By Amanda Brodhagen, Farms.com
Deere & Co., the world’s largest maker of farm equipment (John Deere), recently announced that it will lay off 600 workers at four Midwest factories, citing the weakening demand for its green equipment.
It said that worldwide sales of farm equipment declined by 6 percent for its fiscal third quarter, noting that the biggest decline is being felt in the U.S. and Canada. The layoff announcement was made following Deere’s third quarter earnings, when the company said it would cut its agricultural equipment making in its fourth quarter.
Farm machinery sales are expected to drop 10 percent for the year in the U.S. and Canada, stay flat in Asia and fall about 5 percent in the European Union, while sales of tractors and combines combined are expected to fall 15 percent in South America. In addition, Deere believes that worldwide sales of its turf equipment will likely decline about 10 percent.

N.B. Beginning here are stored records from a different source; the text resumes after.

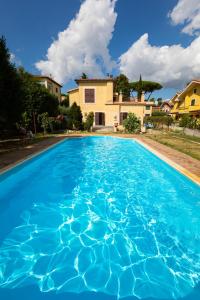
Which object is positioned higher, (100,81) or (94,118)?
(100,81)

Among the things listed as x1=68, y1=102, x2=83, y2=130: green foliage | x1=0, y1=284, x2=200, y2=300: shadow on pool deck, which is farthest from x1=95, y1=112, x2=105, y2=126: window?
x1=0, y1=284, x2=200, y2=300: shadow on pool deck

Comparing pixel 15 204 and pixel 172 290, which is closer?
pixel 172 290

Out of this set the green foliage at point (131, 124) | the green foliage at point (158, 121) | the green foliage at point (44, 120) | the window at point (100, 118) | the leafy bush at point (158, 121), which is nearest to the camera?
the green foliage at point (44, 120)

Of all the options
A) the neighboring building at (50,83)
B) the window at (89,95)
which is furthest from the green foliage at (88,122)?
the neighboring building at (50,83)

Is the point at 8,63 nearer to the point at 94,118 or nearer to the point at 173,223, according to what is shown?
the point at 173,223

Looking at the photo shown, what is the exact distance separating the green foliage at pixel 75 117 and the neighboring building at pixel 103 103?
156 centimetres

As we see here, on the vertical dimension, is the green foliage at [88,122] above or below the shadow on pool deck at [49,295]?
above

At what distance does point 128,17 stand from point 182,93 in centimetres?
2017

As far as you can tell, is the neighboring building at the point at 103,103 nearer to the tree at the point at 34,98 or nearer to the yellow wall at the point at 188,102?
the tree at the point at 34,98

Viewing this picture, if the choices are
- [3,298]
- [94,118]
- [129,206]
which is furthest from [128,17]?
→ [3,298]

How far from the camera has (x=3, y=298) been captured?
256cm

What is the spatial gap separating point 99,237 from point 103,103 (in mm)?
24977

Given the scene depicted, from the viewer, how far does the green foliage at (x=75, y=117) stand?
24.9m

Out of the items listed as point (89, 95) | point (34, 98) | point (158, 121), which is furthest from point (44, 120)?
point (158, 121)
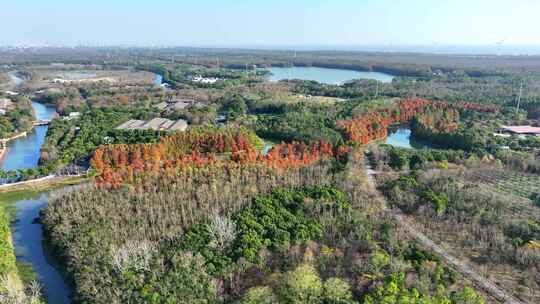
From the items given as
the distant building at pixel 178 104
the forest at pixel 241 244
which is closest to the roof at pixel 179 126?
the distant building at pixel 178 104

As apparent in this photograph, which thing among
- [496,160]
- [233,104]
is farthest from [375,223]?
[233,104]

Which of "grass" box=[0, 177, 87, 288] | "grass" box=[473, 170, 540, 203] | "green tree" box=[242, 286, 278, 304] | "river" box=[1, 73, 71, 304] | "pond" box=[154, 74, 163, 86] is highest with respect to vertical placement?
"pond" box=[154, 74, 163, 86]

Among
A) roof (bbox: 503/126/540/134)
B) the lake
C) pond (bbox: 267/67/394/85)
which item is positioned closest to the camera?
the lake

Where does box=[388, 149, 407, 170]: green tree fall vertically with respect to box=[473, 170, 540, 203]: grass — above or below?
above

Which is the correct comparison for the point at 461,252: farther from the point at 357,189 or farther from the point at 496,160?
the point at 496,160

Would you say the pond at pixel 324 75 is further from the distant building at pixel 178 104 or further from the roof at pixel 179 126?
the roof at pixel 179 126

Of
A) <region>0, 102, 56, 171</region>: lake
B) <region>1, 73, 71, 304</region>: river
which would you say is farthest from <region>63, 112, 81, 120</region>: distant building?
<region>1, 73, 71, 304</region>: river

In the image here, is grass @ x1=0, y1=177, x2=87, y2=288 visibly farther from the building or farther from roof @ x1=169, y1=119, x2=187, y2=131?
roof @ x1=169, y1=119, x2=187, y2=131
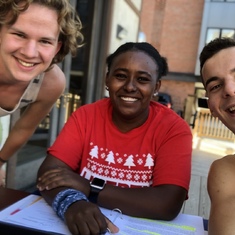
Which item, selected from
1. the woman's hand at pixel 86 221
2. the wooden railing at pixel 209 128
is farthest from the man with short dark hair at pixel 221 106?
the wooden railing at pixel 209 128

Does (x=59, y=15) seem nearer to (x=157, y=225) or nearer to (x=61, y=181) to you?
(x=61, y=181)

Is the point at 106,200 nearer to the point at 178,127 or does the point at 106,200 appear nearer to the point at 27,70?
the point at 178,127

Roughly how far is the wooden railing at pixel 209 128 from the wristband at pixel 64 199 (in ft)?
27.4

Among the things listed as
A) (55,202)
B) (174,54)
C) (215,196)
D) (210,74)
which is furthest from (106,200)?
(174,54)

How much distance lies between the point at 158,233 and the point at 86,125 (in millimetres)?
731

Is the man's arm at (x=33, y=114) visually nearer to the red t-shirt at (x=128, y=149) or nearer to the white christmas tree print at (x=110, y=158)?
the red t-shirt at (x=128, y=149)

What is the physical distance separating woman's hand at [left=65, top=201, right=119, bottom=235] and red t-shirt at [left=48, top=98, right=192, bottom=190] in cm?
42

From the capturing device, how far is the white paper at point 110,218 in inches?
39.6

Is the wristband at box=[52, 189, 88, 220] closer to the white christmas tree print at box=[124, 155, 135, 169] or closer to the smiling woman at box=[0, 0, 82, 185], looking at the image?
the white christmas tree print at box=[124, 155, 135, 169]

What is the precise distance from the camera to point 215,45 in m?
A: 1.33

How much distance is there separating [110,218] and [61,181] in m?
0.26

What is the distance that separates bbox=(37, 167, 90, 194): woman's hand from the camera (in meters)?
1.24

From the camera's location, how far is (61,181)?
124 centimetres

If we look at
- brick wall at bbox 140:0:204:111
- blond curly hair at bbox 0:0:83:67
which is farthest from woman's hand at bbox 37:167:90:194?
brick wall at bbox 140:0:204:111
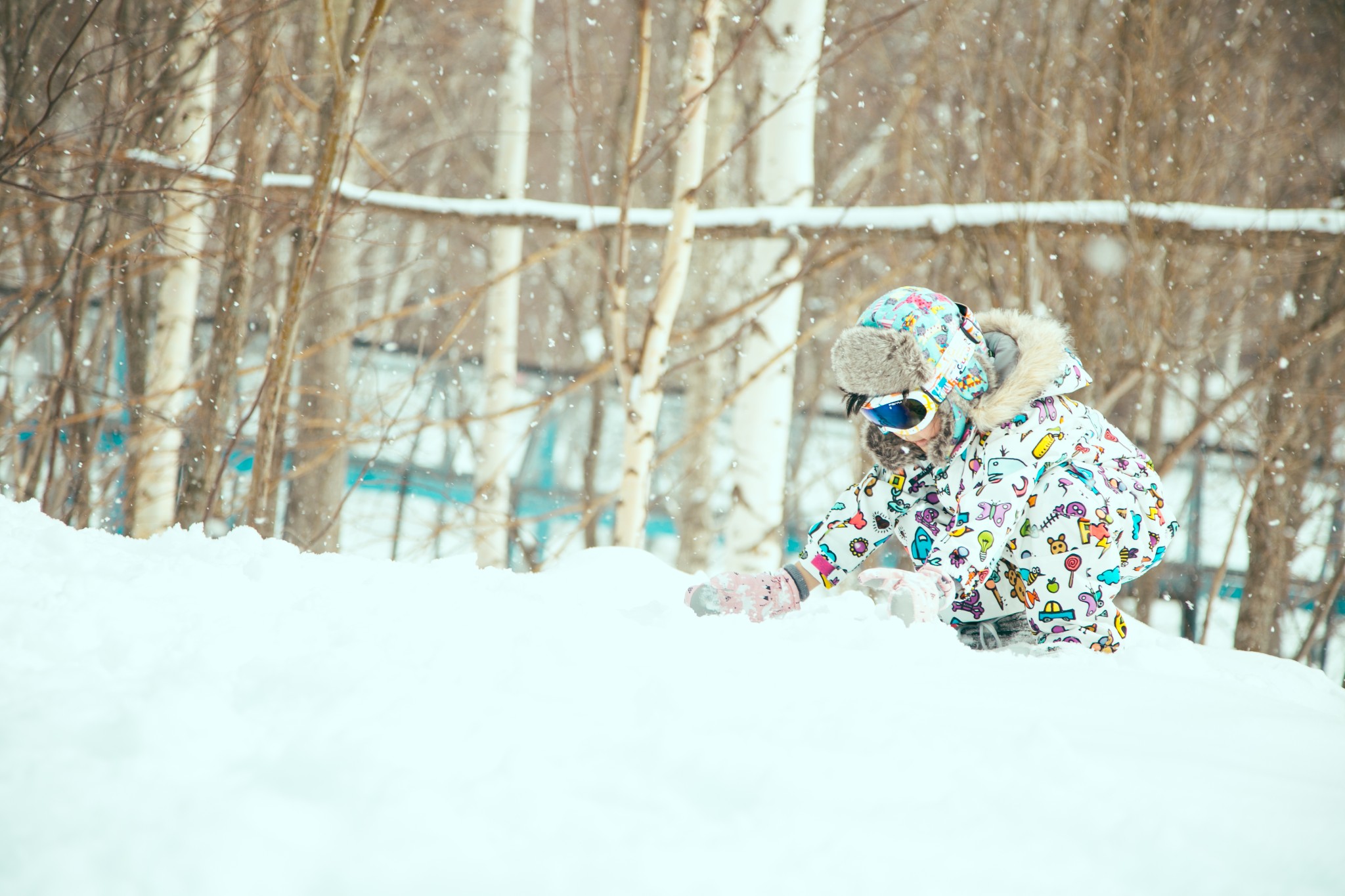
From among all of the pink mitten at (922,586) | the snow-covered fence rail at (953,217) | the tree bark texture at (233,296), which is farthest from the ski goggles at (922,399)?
the tree bark texture at (233,296)

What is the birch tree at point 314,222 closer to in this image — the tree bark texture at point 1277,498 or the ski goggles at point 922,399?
the ski goggles at point 922,399

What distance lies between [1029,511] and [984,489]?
0.21 metres

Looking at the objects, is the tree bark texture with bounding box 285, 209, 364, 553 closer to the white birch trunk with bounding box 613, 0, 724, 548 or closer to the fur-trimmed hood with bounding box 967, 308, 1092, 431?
the white birch trunk with bounding box 613, 0, 724, 548

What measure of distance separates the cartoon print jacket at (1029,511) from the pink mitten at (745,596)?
0.38 ft

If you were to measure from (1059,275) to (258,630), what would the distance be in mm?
4059

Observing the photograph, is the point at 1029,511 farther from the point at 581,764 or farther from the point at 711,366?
the point at 711,366

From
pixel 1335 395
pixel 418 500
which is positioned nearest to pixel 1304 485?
pixel 1335 395

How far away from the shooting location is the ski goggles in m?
1.92

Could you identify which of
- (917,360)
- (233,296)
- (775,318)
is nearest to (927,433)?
(917,360)

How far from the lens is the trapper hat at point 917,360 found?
1.90m

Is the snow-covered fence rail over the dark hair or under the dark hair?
over

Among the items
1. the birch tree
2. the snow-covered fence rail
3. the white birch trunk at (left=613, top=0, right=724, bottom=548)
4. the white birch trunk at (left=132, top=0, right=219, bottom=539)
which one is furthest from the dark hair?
the white birch trunk at (left=132, top=0, right=219, bottom=539)

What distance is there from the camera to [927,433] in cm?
198

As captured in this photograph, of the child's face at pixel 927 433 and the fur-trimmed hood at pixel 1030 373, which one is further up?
the fur-trimmed hood at pixel 1030 373
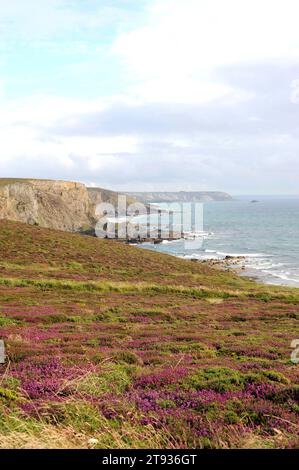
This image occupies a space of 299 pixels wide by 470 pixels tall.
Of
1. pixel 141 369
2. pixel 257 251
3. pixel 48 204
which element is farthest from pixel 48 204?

“The company must align the size of its manufacturing workforce with market demand for products,” Deere said in a release, adding that it had hired additional manufacturing staff in recent years to meet the growing demand for products made in its Midwest U.S. locations.

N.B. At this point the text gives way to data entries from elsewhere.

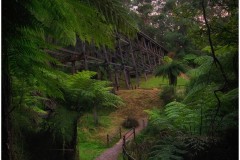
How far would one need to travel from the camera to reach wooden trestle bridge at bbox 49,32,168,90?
53.1 feet

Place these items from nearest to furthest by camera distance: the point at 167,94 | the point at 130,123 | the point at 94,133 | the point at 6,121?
the point at 6,121 < the point at 94,133 < the point at 130,123 < the point at 167,94

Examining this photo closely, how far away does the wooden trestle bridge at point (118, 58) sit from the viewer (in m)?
16.2

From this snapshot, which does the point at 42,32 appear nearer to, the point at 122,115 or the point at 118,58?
the point at 122,115

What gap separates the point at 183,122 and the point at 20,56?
4999 millimetres

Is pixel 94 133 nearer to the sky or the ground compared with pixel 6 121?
nearer to the ground

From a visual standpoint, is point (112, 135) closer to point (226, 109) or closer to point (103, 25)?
point (226, 109)

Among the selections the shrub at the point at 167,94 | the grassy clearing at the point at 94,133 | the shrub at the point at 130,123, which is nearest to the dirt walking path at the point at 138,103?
the shrub at the point at 130,123

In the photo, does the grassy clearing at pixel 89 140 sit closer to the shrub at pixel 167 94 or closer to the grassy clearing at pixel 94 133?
the grassy clearing at pixel 94 133

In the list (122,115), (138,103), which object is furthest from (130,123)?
(138,103)

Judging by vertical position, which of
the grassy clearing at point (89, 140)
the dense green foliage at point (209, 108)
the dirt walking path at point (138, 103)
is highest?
the dense green foliage at point (209, 108)

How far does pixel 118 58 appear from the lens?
948 inches

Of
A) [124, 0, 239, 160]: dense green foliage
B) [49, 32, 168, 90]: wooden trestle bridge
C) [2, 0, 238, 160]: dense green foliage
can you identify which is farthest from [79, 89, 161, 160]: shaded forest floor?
[124, 0, 239, 160]: dense green foliage

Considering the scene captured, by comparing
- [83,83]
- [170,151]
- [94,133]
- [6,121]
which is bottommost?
[94,133]

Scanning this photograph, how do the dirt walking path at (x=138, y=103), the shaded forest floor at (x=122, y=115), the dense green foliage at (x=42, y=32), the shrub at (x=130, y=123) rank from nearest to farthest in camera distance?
1. the dense green foliage at (x=42, y=32)
2. the shaded forest floor at (x=122, y=115)
3. the shrub at (x=130, y=123)
4. the dirt walking path at (x=138, y=103)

The affected facilities include, John Deere Harvester Works in East Moline, Illinois, John Deere Seeding and Cylinder in Moline, Illinois, John Deere Des Moines Works in Ankeny in Iowa, and John Deere Coffeyville in Coffeyville, Kansas. Deere says no other locations other than the ones mentioned are affected.
Deere is also executing seasonal and inventory adjustment shutdowns and temporary dismissals at several of the affected factories previously mentioned. But the company was clear saying that the 600 staff are on “indefinite” layoff.